◆ **Listed records**:
[Start of Attachment]

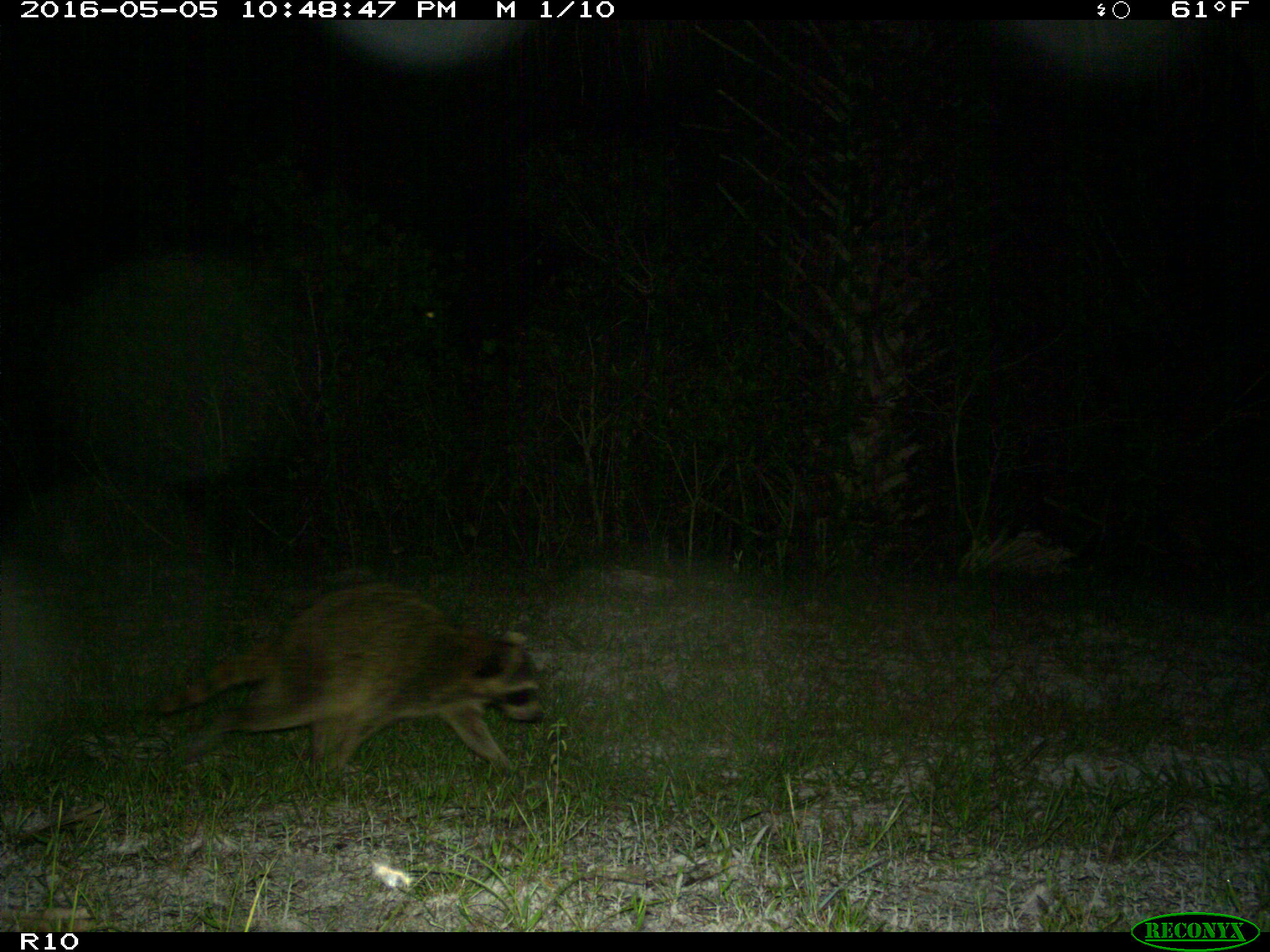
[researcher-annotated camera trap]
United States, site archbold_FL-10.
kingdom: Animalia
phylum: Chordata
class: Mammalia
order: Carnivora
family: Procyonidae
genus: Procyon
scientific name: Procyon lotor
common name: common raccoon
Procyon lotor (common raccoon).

[End of Attachment]
[Start of Attachment]

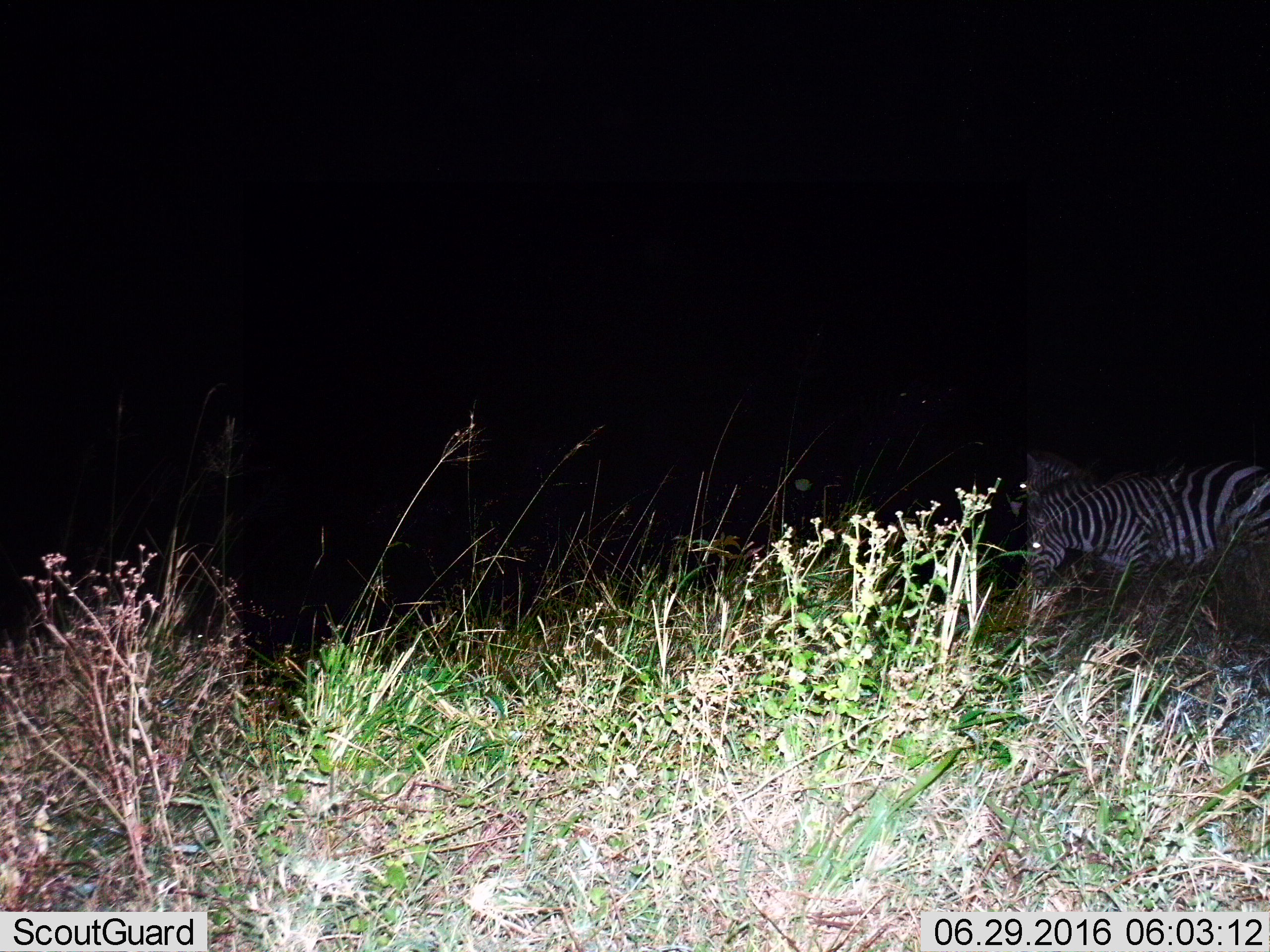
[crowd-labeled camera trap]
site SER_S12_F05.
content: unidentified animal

[End of Attachment]

◆ **Required action**:
Within the records above, tally the lines that contain "camera". Give the total and nothing more.

◆ **Result**:
2